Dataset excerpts
▼▼▼

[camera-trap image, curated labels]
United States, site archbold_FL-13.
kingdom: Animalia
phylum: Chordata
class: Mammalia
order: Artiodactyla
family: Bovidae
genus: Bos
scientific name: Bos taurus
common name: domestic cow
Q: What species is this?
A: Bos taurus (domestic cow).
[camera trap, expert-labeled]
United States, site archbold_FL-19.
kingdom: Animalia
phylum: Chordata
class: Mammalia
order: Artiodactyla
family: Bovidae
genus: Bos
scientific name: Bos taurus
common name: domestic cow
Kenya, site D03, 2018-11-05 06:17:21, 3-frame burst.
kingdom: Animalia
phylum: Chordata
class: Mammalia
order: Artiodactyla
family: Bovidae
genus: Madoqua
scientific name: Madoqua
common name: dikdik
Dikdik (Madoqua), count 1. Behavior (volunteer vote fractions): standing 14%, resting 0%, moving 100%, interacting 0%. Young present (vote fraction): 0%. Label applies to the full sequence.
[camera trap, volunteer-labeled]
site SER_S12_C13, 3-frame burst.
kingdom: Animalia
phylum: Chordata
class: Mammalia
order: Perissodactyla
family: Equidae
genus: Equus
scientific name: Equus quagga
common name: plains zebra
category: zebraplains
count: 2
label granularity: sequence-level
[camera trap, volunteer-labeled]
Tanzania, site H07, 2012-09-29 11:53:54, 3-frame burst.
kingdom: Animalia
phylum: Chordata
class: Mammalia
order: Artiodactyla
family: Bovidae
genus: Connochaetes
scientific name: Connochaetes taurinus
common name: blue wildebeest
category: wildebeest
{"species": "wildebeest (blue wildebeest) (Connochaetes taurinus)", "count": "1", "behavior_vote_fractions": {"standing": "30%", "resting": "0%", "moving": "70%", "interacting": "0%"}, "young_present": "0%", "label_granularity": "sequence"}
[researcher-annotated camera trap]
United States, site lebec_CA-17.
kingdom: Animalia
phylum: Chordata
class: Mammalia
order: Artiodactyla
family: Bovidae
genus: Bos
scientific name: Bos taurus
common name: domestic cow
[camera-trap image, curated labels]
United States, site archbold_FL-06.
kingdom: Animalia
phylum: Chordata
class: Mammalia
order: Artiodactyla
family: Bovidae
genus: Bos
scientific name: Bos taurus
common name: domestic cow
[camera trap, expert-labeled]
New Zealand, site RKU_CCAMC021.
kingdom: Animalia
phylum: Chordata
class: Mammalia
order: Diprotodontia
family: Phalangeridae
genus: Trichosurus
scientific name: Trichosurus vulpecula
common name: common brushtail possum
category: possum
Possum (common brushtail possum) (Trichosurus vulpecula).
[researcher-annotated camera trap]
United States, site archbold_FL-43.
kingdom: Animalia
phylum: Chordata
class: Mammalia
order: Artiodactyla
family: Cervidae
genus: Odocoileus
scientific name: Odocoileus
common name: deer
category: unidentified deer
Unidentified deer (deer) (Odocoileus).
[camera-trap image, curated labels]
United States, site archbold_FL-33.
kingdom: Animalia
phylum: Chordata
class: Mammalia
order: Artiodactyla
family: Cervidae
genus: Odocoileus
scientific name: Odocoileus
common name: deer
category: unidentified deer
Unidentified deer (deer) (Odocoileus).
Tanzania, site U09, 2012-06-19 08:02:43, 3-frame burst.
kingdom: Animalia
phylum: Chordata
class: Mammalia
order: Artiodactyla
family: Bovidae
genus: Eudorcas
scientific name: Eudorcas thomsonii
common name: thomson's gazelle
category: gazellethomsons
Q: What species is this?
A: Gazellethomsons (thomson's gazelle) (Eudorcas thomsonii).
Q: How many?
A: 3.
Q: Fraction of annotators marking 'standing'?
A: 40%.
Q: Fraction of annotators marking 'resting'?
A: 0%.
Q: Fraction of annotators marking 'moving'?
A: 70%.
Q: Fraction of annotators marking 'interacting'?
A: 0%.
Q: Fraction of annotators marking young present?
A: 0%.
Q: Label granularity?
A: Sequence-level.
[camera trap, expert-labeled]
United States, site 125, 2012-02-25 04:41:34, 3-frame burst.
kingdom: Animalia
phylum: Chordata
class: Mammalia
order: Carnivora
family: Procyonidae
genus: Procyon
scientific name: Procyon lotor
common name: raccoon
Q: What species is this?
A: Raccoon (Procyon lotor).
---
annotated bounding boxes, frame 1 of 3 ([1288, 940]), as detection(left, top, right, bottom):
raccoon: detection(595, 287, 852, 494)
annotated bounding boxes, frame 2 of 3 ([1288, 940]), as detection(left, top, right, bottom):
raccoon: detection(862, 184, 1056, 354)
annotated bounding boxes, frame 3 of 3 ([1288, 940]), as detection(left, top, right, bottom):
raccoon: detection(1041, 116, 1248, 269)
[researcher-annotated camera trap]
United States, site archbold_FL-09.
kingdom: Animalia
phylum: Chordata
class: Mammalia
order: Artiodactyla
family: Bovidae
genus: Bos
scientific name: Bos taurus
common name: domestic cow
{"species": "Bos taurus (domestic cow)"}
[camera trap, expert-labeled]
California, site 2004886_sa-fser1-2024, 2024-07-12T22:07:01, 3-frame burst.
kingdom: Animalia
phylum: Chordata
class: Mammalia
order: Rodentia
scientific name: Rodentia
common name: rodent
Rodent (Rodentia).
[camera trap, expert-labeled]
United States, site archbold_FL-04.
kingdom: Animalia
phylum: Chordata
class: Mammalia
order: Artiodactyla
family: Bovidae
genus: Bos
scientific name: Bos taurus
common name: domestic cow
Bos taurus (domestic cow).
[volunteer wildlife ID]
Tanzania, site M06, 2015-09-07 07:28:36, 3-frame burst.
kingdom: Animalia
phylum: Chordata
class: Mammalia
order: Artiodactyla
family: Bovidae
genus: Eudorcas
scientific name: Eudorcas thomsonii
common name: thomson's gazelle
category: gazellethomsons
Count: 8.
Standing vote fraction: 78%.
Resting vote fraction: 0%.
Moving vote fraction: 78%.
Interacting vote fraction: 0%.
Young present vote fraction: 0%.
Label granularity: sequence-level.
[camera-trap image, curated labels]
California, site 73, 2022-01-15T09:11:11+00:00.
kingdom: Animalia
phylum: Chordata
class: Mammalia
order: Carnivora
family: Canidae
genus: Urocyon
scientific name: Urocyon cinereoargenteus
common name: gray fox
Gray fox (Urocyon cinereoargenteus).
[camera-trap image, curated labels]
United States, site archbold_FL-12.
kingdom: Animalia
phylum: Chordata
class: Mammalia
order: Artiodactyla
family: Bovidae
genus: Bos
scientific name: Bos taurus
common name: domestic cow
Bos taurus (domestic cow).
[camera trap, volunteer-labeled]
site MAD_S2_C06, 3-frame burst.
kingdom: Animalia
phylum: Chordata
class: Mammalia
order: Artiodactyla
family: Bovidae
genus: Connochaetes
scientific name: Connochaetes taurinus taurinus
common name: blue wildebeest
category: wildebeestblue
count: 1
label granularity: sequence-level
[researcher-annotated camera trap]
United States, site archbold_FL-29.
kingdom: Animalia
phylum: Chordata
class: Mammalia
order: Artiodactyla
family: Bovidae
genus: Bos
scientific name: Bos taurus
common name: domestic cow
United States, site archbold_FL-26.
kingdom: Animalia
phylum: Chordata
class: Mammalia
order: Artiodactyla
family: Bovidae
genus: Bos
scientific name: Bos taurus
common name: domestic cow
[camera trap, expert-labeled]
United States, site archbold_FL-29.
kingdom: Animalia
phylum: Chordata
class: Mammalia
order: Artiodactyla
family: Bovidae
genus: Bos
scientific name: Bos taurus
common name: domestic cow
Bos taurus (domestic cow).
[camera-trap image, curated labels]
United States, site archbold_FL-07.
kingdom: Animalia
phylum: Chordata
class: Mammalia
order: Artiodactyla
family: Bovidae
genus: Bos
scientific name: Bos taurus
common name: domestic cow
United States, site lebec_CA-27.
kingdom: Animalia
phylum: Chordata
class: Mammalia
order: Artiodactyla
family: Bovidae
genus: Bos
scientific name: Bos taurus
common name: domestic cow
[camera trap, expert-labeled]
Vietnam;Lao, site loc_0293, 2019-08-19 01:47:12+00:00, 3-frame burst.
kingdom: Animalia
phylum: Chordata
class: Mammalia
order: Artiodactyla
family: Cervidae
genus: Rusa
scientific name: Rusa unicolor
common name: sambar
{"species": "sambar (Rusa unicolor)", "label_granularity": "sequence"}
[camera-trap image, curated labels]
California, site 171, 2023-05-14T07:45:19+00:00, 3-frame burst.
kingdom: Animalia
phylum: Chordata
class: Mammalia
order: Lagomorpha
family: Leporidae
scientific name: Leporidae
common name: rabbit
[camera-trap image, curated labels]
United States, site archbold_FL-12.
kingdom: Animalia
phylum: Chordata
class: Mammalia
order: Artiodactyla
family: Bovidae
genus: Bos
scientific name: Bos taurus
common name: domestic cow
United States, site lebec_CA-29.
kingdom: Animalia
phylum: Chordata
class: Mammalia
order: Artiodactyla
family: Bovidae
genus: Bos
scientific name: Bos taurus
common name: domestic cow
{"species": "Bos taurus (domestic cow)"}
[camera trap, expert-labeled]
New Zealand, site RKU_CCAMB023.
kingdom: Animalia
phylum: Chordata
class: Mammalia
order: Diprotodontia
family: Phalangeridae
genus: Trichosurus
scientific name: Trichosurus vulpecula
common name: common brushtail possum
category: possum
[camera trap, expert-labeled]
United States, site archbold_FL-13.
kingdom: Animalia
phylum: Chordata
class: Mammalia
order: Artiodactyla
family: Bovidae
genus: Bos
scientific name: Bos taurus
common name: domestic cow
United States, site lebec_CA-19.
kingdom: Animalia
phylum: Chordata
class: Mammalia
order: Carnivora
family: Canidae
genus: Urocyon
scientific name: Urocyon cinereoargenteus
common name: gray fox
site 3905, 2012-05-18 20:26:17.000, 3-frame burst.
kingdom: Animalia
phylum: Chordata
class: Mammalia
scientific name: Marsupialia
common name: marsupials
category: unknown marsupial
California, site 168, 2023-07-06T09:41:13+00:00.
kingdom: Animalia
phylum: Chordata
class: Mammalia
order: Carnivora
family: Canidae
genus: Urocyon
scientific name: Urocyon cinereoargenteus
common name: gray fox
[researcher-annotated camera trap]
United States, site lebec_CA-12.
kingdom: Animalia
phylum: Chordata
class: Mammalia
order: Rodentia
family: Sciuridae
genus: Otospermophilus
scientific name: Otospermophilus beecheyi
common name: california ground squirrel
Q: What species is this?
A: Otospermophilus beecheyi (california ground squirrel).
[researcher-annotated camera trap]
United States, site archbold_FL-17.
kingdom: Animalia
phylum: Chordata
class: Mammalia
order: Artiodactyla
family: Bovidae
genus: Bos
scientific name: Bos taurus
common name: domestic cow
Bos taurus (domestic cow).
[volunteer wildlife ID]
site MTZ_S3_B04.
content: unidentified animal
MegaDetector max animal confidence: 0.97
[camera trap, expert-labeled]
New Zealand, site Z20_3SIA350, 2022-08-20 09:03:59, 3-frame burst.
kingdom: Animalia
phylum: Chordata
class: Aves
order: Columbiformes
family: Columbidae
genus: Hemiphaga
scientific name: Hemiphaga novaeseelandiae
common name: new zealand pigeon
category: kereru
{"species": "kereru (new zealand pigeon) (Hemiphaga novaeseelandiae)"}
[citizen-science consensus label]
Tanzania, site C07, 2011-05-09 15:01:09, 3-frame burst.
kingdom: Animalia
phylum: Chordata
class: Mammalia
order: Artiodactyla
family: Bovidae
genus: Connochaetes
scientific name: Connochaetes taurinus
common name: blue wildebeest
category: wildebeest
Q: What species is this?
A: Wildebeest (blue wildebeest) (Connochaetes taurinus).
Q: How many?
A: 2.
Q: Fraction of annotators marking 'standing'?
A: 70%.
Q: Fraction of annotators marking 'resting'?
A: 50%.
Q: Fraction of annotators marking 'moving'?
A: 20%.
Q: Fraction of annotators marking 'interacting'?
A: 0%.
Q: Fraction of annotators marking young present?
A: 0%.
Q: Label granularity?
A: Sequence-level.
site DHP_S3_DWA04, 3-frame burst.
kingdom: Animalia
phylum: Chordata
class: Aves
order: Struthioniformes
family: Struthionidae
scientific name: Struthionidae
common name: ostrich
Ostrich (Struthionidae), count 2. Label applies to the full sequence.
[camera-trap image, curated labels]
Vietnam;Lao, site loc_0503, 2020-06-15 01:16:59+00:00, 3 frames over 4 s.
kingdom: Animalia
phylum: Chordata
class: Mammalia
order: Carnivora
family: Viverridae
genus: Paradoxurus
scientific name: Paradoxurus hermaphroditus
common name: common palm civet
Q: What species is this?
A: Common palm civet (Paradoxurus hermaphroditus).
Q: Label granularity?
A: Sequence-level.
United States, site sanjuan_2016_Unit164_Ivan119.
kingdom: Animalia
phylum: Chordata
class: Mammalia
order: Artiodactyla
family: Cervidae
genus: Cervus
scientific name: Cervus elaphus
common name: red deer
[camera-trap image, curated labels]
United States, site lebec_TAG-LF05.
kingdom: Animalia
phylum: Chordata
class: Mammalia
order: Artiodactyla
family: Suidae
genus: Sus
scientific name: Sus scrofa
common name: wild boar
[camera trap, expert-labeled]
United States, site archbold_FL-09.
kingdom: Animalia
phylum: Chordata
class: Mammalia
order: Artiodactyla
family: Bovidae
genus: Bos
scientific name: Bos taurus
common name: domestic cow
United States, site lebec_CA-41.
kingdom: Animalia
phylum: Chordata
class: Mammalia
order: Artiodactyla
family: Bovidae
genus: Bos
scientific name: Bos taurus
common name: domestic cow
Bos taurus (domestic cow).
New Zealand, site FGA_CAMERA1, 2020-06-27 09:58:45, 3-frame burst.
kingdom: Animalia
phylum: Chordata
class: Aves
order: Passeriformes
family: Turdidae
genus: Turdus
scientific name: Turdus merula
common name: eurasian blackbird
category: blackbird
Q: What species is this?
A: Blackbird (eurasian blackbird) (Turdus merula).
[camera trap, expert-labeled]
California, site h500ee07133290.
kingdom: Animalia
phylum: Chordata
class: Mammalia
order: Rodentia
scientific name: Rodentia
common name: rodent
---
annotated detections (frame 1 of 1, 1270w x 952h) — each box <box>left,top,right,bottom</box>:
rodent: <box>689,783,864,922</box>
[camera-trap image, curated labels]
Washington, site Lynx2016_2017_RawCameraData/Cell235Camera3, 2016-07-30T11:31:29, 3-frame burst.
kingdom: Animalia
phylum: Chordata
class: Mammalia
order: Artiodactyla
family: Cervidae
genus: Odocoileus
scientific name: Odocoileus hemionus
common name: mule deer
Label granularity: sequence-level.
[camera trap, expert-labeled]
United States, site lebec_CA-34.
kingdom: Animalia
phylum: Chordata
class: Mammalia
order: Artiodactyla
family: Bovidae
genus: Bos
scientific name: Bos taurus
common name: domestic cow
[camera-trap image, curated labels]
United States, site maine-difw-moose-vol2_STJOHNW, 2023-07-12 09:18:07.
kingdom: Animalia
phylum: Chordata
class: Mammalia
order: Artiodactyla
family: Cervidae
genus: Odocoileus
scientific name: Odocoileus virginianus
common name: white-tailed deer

▲▲▲

ACTIVITY
Search the records for the string "Rusa" and report each line that has it.

OUTPUT BELOW
genus: Rusa
scientific name: Rusa unicolor
{"species": "sambar (Rusa unicolor)", "label_granularity": "sequence"}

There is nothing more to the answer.